Decision Date19 June 1990
Docket NumberNo. 75S03-9006-CR-419,75S03-9006-CR-419
Citation555 N.E.2d 475
PartiesTerry STONE, Appellant, v. STATE of Indiana, Appellee.
CourtIndiana Supreme Court

David A. Brooks, Knox, for appellant.

Linley E. Pearson, Atty. Gen. of Indiana, Richard C. Webster, Deputy Atty. Gen., Indianapolis, for appellee.

ON CRIMINAL PETITION FOR TRANSFER

GIVAN, Justice.

In an unpublished opinion, the Court of Appeals reversed a conviction of appellant for Receiving Stolen Property, a Class D felony, and Conversion, a Class A misdemeanor 547 N.E.2d 1131. We grant transfer, set aside the opinion of the Court of Appeals, and affirm the trial court.

The facts are: Through investigation, the Starke County Sheriff's Department had probable cause to believe that appellant's brother, Robert Stone, had committed several burglaries in the community and had been seen at appellant's home with a U-Haul truck.
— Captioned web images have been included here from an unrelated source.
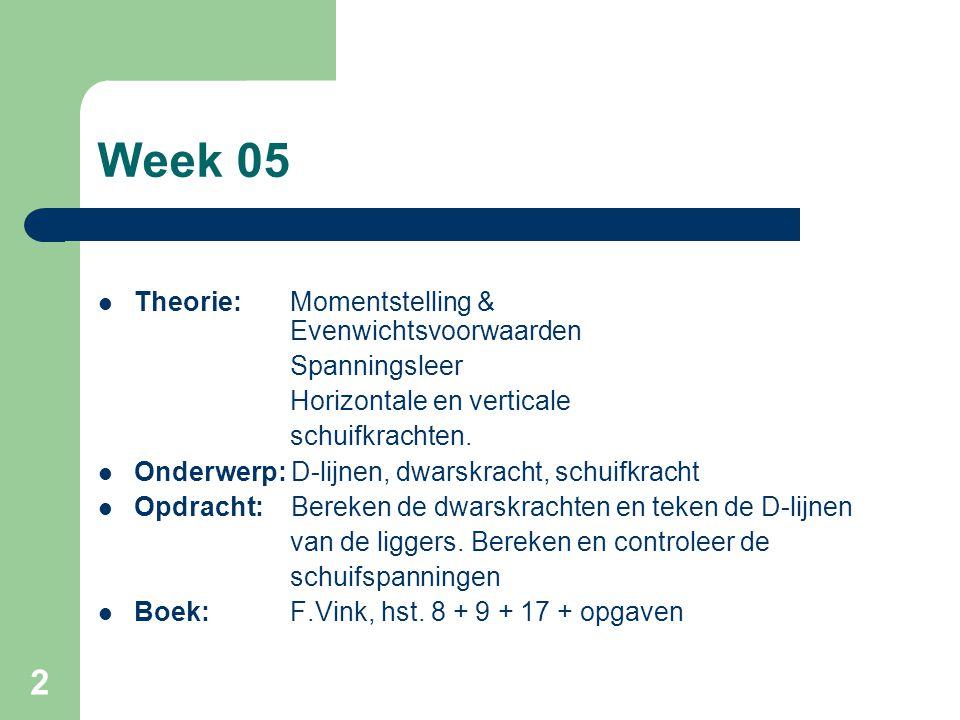 2 Week 05 Theorie:Momentstelling & Evenwichtsvoorwaarden Spanningsleer Horizontale en verticale schuifkrachten. Onderwerp: D-lijnen, dwarskracht, schu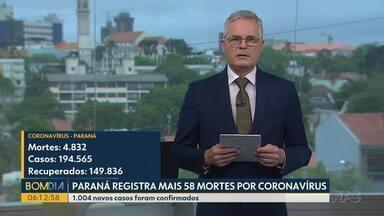Paraná registra mais 58 mortes por coronavírus - 1.004 novos casos foram confirmados.
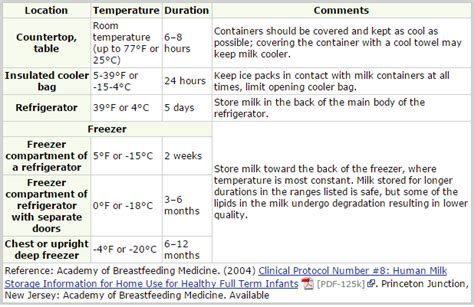 how can breastmilk be at room temperature breastmilk how does breast milk last after taken from the fridge parenting stack exchange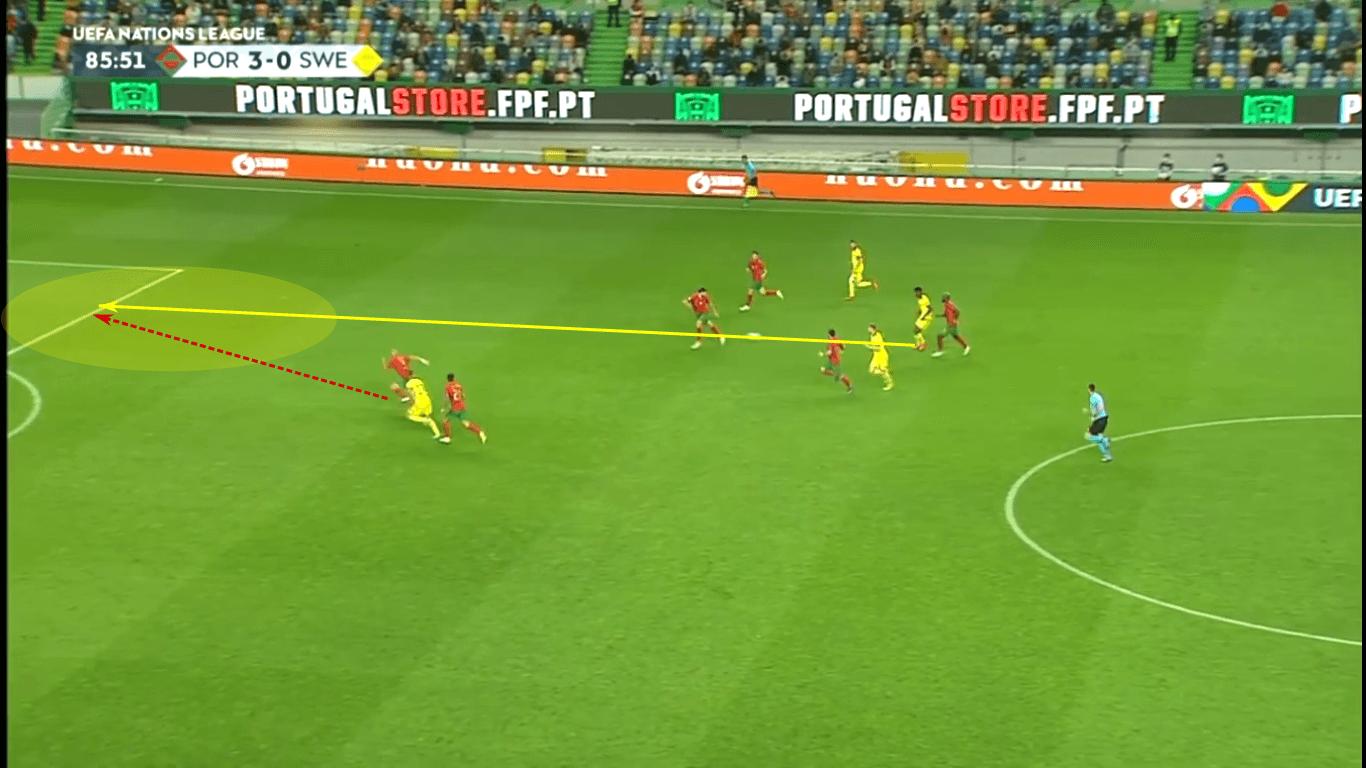 UEFA Nations League 2020/21: Portugal vs Sweden – tactical analysis tactics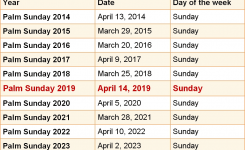 When Is Palm Sunday 2019 2020 Dates Of Palm Sunday
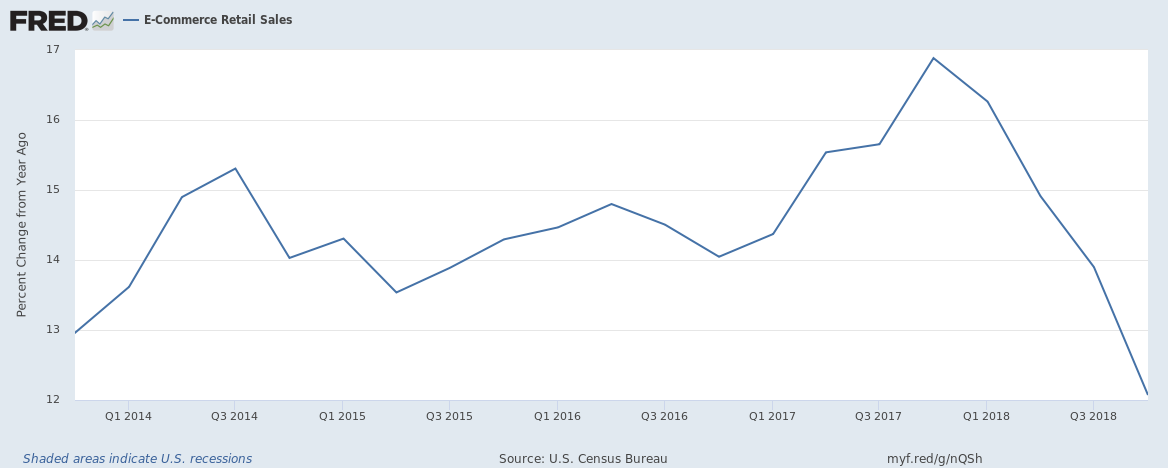 US E-Commerce Retail Sales until Q4 2018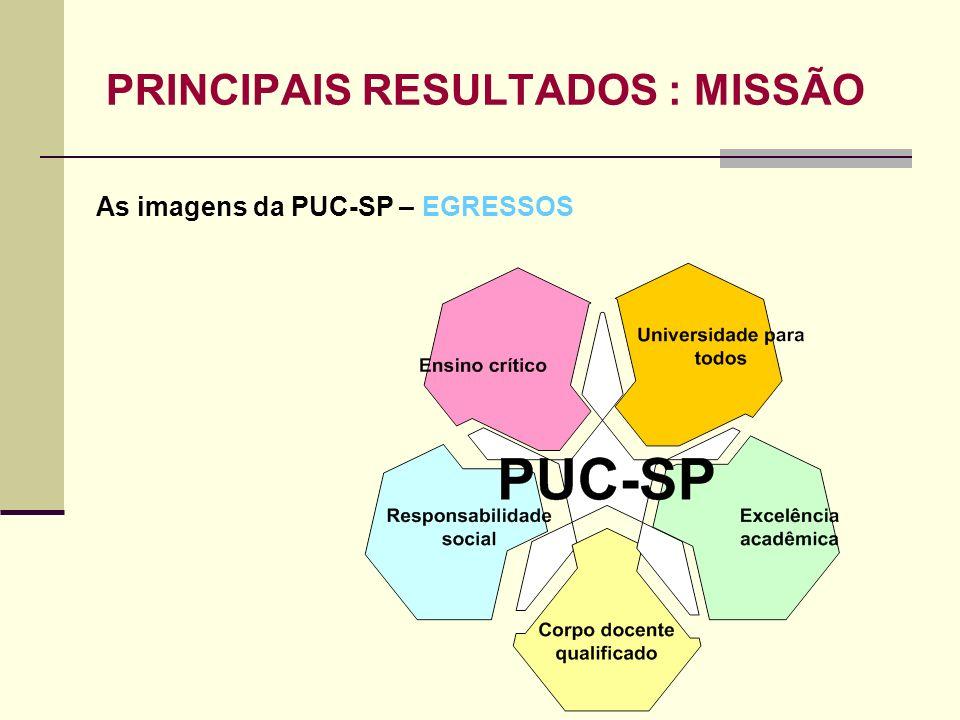 PRINCIPAIS RESULTADOS : MISSÃO As imagens da PUC-SP – EGRESSOS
Police obtained search warrants to search appellant's home and surrounding premises. In their attempt to carry out the search warrant, Sheriff's Deputies met with verbal abuse and physical interference from appellant and his wife. However, notwithstanding such interference, they were able to recover and identify various items which had been taken in burglaries including Christmas tree decorations taken from the property of Fred Langer. It was this count of receiving stolen property of which appellant eventually was convicted. This property was found under a tarp in the yard. Appellant had specifically tried to keep the officers from looking under this tarp.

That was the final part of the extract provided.